[Set problem]:
Present every line of the material below as a Markdown table with the columns Row and Text, numbering the rows in order and leaving out blank lines.

** Start of Data extract **

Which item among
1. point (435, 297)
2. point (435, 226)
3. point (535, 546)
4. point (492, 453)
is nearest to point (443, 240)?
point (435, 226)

** End of Data extract **

[Correct result]:
| Row | Text |
|---|---|
| 1 | Which item among |
| 2 | 1. point (435, 297) |
| 3 | 2. point (435, 226) |
| 4 | 3. point (535, 546) |
| 5 | 4. point (492, 453) |
| 6 | is nearest to point (443, 240)? |
| 7 | point (435, 226) |